§ Requirement
Every line in the records below between the one holding "for Projects 127550673" and the one holding "Bruxelles Appart City Logo P", inclusive, is to be set down exactly; all other lines are to be left out.

Start of Block

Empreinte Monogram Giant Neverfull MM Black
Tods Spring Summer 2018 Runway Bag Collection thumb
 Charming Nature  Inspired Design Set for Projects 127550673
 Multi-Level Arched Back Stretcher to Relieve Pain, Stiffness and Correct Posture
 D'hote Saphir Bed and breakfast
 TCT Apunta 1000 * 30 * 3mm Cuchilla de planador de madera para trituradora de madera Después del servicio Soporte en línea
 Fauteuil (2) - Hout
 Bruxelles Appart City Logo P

End of Block
Start of Block

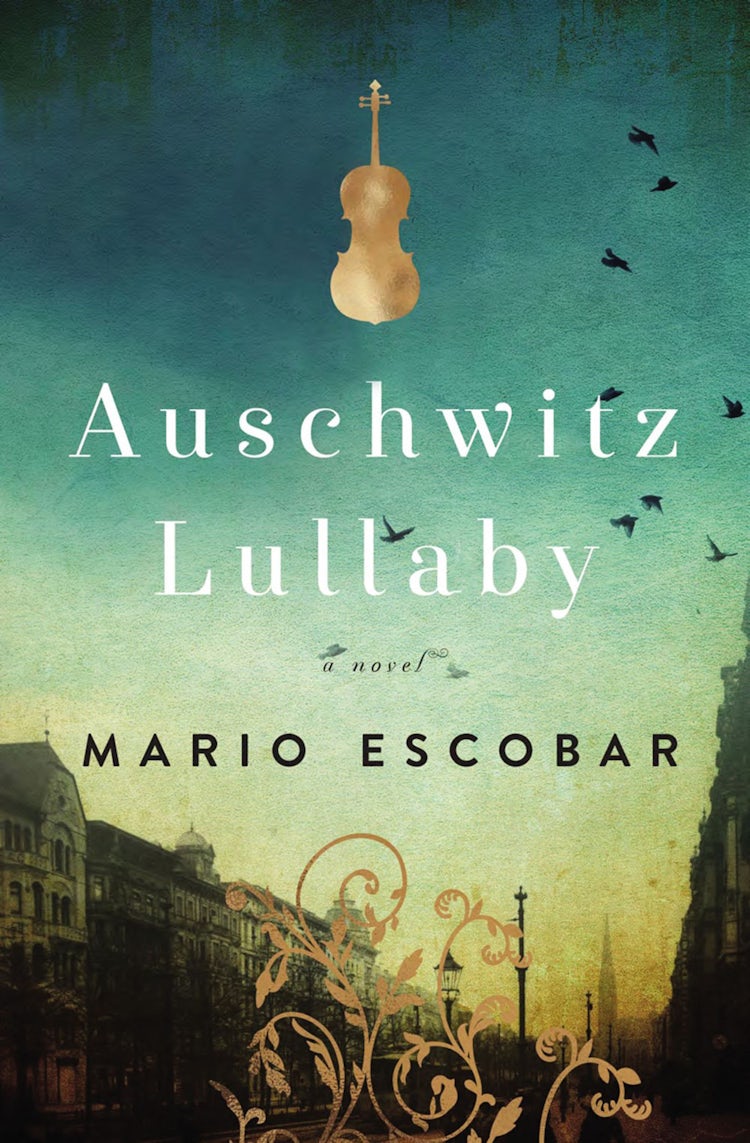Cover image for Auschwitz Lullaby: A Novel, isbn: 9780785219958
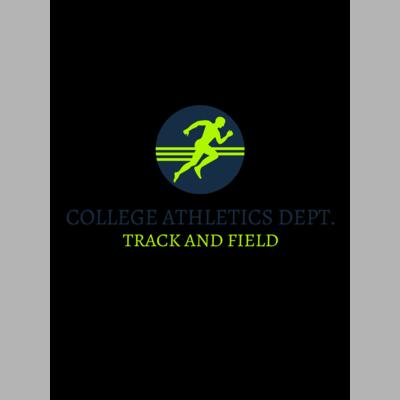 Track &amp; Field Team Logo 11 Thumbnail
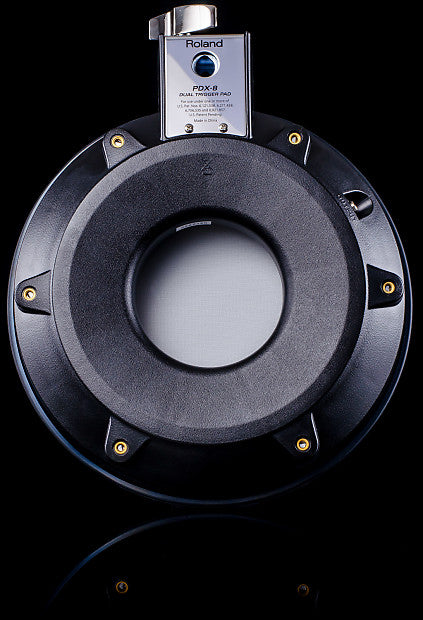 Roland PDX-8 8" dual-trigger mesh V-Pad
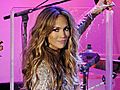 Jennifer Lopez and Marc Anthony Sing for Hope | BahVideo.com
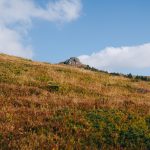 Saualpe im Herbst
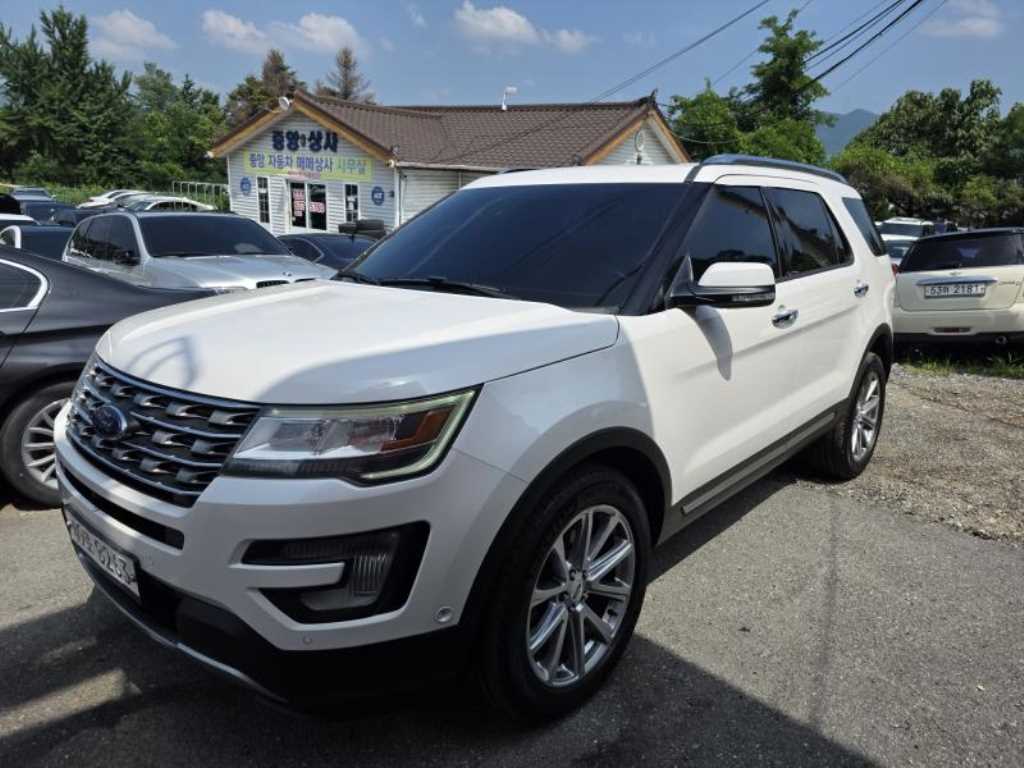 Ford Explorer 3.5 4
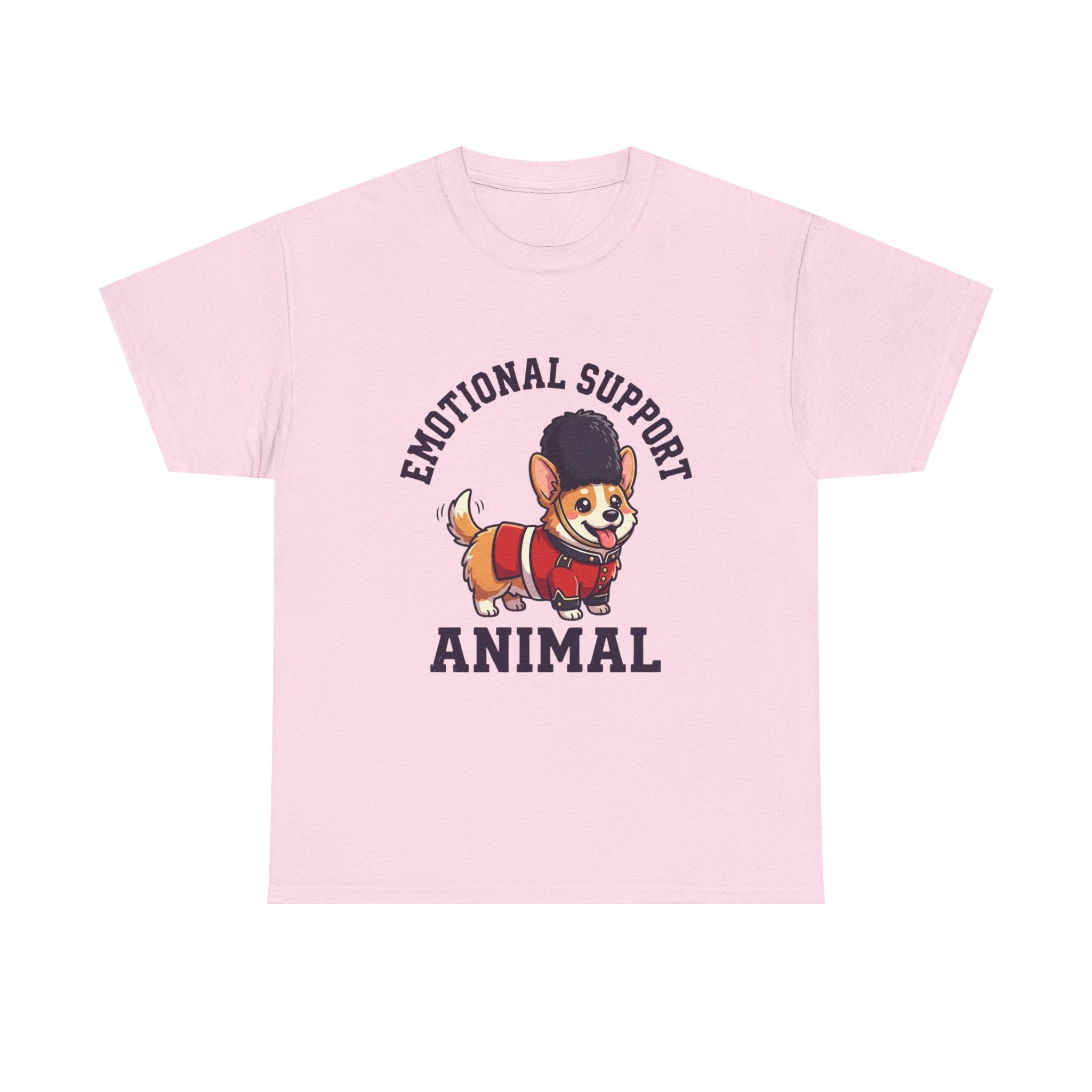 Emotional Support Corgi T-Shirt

End of Block
Start of Block

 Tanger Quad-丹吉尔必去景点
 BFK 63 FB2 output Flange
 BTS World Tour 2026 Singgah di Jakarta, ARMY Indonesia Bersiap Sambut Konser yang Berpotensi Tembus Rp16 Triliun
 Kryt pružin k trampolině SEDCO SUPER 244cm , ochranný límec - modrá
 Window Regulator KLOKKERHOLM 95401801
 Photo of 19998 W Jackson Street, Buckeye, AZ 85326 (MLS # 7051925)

End of Block

§ Result
 Charming Nature  Inspired Design Set for Projects 127550673
 Multi-Level Arched Back Stretcher to Relieve Pain, Stiffness and Correct Posture
 D'hote Saphir Bed and breakfast
 TCT Apunta 1000 * 30 * 3mm Cuchilla de planador de madera para trituradora de madera Después del servicio Soporte en línea
 Fauteuil (2) - Hout
 Bruxelles Appart City Logo P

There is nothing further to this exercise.